The gold standard therapy of CTEPH is pulmonary endarterectomy (PEA) which offers the best opportunity for prognostic and symptomatic improvement. While the most effective treatment, only approximately 60% of patients are operative candidates [66]. Factors for determining operability include accessibility of the thrombi, severity of hemodynamic and ventilatory impairment, and comorbidities [67]. In addition, a large proportion of patients who undergo PEA experience residual or recurrent PH, found in up to 25% of patients in a recent meta-analysis by Hsieh et al. [68].

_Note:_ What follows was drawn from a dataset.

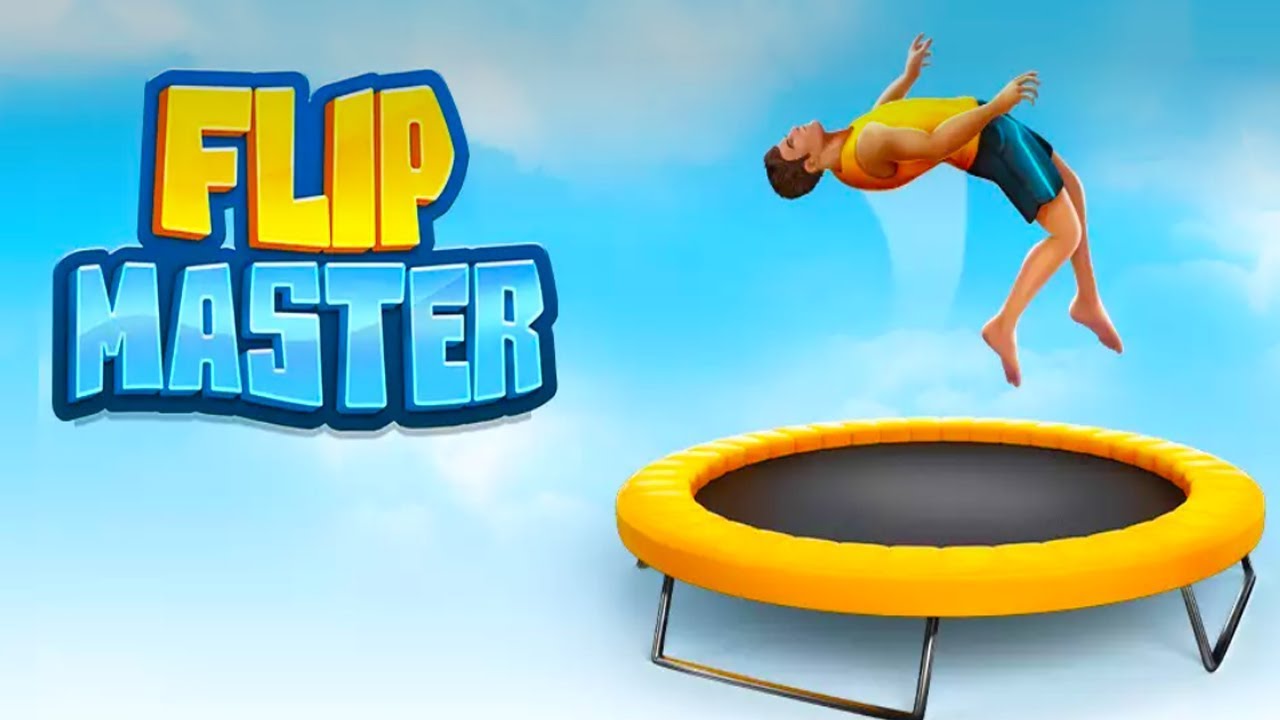 لعبة الترامبولين flip master ASFGame العاب فلاش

Balloon Pulmonary Angioplasty

Percutaneous balloon pulmonary angioplasty (BPA) is an emerging option for treating inoperable or recurrent CTEPH. This intravascular treatment uses small caliber balloon catheters (1.5–10 mm) in repeated sessions to dilate target lesions and achieve an appreciable reduction in mPAP [50]. Not all lesions are amenable to angioplasty. Kawakami et al. [69] reviewed 500 consecutive procedures in 97 patients and found that ‘ring-like’ and ‘web’ lesions had a higher success rate in angioplasty with fewer complications, with ‘total occlusion’ lesions demonstrating the lowest success rate.

Medical Therapy

All patients with CTEPH are indicated to receive lifelong oral anticoagulation. The first line therapy remains vitamin K antagonists with maintenance of an INR between two and three [70]. The newer direct oral anticoagulants remain a second line therapy secondary to limited evidence, with active ongoing research. Newer medical therapies, most notably Riociguat, has been shown to improve patient’s functional status as an isolated therapy or in conjunction with BPA [71,72,73].

Conclusion

Chronic thromboembolic disease is common after acute PE and represents a heterogenous process ranging from asymptomatic imaging sequela to persistent symptoms signaling an increased risk of recurrent PE. CTEPH, a rare disease, develops in a small fraction of patients with prior PE. In CTEPH, imaging provides not only diagnostic information, but is also crucial in guiding therapy, including appropriate referral for pulmonary endarterectomy, the only established cure for PH. Knowledge of the range of imaging findings and distinguishing chronic PE from mimics is diagnostically crucial.